Anything but This Thing

So, updating this blog is clearly not a strong area of mine.  I even have it set as a reminder in my task management software, but compared to all the other things I have scheduled, it always seems the easiest to bump to another day.  With so many generative balls in the area lately, one that is summary-ish really doesn’t feel like it comes in first place.  However, the truism about the preponderance of excuses and their relative aroma remains, and so I’m going to make more of an effort.

 

In the middle of my summer break from school and it is hard to believe that by this time next year my degree will be completed.  Considering it took over 20 years to complete my bachelor’s, getting my graduate degree feels like a whirlwind.  There’s also pressure building to have that translate into a more clear sense of “what’s next.”  In some ways, I still feel like a confused kid who has no idea what the path before them is, but that excuse will definitely not play.  I’d be lying if I said there wasn’t something simmering to find a doctoral program to apply to, just to further stave off the inevitable.  That aside, I’ve been stuffing my time off with a host of things that – upon reflection it makes sense – a summer break is perfect for.
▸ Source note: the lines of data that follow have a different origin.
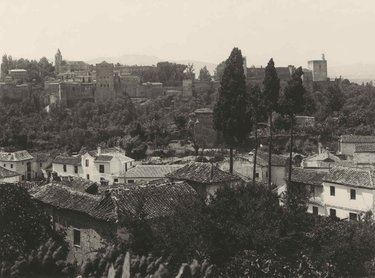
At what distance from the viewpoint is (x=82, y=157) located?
49.2m

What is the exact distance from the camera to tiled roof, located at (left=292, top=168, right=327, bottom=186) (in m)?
31.7

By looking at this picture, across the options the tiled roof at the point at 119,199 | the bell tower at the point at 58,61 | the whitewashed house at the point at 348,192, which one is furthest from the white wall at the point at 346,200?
the bell tower at the point at 58,61

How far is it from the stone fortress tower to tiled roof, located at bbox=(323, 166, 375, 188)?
66.9 m

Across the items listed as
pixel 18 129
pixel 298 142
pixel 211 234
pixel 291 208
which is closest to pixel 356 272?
pixel 291 208

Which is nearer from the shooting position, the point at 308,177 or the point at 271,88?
the point at 271,88

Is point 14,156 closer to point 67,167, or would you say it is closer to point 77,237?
point 67,167

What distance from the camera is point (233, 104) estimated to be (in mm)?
28375

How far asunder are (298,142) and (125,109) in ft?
98.7

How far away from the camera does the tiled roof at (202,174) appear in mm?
22219

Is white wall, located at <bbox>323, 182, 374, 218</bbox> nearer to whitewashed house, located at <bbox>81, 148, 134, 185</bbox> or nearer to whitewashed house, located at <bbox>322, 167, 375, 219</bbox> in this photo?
whitewashed house, located at <bbox>322, 167, 375, 219</bbox>

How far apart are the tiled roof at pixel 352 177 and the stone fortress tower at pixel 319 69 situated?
219 feet

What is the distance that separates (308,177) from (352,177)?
3.82 m

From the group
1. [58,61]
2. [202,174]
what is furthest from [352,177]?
[58,61]

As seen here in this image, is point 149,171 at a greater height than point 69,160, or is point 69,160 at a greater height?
point 69,160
I’ve lined up a part-time job that’ll be starting next month.  Nothing too outside my wheelhouse, and all remote, so that comfort is there.  Also, submitting poems for publication like crazy.  Perhaps a little bit indiscriminately, but I feel like when you’re in the early stages of this process, throwing a handful of noodles at the wall to see where they stick is as viable a strategy as a meticulously targeted one.  While in the trenches, it doesn’t feel like it is going well.  30+ separate publications have rejected me (and at generally 3-5 poems each, that feels like a LOT of rejection), but on the other hand, I’ve also had three acceptances.

 

My first submission was sent out in April, and my first rejection came in May.  In about three months, I’ve had three acceptances, regardless of how many rejections went along with that.  That honestly feels like something to be proud of and like an above the curve rate.  While it seems like peers in my MFA program are sporting acceptances every week, I must not compare in that way.  I know and accept that my work is more tailored to a specific audience, and that is going to lower the rate of places that choose to publish it.  If only I were writing about the challenges of a modern woman in a modern world, I’d be fighting off the publishers with a stick!  (I kid.)  ((Yet, I’m kinda serious…))  Most of the rejections I’m taking in stride, especially knowing that I’m casting a wide net of things that might fit what they’re looking for.  Though some are rough, obviously.  When it is an LGBTQ+ publication or something with a theme that I felt very strongly about (not that either is a guarantee), that’s more disappointing.  I also find the rejections that have a lot of “it isn’t your work” language to be really patronizing and somewhat insulting.  These are the things we all know if we have read anything about the process, and including these placations feel somewhat infantilizing.  Probably that’s a me thing, rather than a them problem, though.

I will certainly be back here when the two pieces I haven’t been able to brag much about go live!

I’ve also been putting a lot of work into getting my first chapbook organized and polished before this break is over.  I absolutely want to submit it to at least one place before classes start again (I have my eye on you, Palette Poetry!).  I feel strongly about this collection, and think it has a lot of potential.  It is the core of a collection idea I’ve been working on for over a year, and I want that seed to germinate in the world!  My plan is for my MFA thesis work to expand on this chapbook into a full-length collection, so I need it to be the best it can be (and if it were also selected for publication, that would be a HUGE help) before I get to that next year, where I can use this as a springboard, rather than a crutch.

You may have also noticed that the spring and summer brought some updates and streamlining to the website.  Thanks to the help of the fantastic Kerry, I was able to take a site that was created beyond what it could sustain and bring it down to the core.  And hopefully one that I’ll be able to navigate updates of in the future (this blog procrastination notwithstanding).  I have some stretch visions for it, too, but one thing at a time.

 

Most importantly, I got to spend a week with my best friend.  We’re far enough apart that generally we only the the chance to see each other once or twice a year, so we try to make the most of it.  A number of events conjoined in confluence this time.  I needed to be in his neck of the woods for some formalities around the new job I’m starting, and our favorite performer, P!nk, was playing in my neck of the woods.

I made the drive down and crashed with his family for a few days while I paperworked, then we road tripped back north together.  Having previously infected him with a love for Portsmouth, NH, and planted the seeds for the University of New Hampshire being the ideal goal employer and lifestyle, we came even farther north and I got to give him a campus tour.  I think that hook is firmly placed.

 

Then a few days in Boston to see P!nk soaring above Fenway Park. We had a great time getting our bestie mojo back on, working on my chapbook, mocking Housewives, and getting political.  The next time is already too far away.

Unsure what the next couple of weeks will have in store besides more of the same rinse and repeat daily doldrums that have been taking up most of my (non-fun) time.  I should be able to come back and promote my next publication on or shortly after Friday, August 18, so hopefully it won’t be nearly so long between missives.